My "I" is constantly changing (perhaps this is merely AD/HD): overdetermined nexus of cultural forces emanating from several continents: skeptical of all Truths and seeker of the truth: iconoclast by enculturation, brain chemistry, and, perhaps, choice: perpetually perplexed, particularly about why we exist/ as the manifestation of overdetermined forces whose existence (and nature) is not as solid (or simplistic) as we would like.

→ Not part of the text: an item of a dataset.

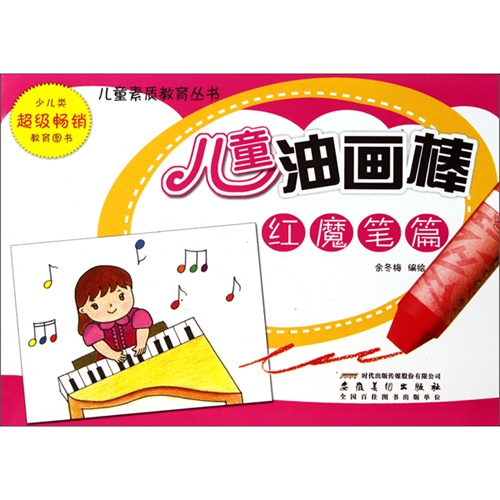 红魔笔篇-儿童油画棒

Saturday, October 15, 2005

China's Space Program: Another Step in the Modernist Vision

The modernist Marxist leadership in China has pushed its modernization program to a new level. They have announced an ambitious program of space development that includes a space station and a manned flight to the moon. The roots of the modernist vision that guides the current leadership can be traced back to former premier Zhou Enlai, one of the most revered leaders in the post-1949 Communist Party of China (CPC) controlled government. The Maoists were the primary opponents of the modernists, fighting to place "class struggle," rather than the adoption of "advanced" technology, at the center of Party politics and governmental action, but the death of Mao in 1976 was quickly followed by the downfall of the Maoist leadership and the rise of the modernists, led in the early stage by Deng Xiaoping. Zhou had promoted what he called "the Four Modernizations," which remains the foundation of modernist Marxism, Chinese style. The current leadership is dominated by engineers and others with a technological determinist bent. The space program, like the rapid development of other signs of modernity, is critical to making their vision a reality. It serves both as technological driver of Chinese economic development and as an ideological model of the modernist vision of the road to communism/prosperity.

I discuss these issues at greater length in my forthcoming text, Chinese Capitalism and the Modernist Vision.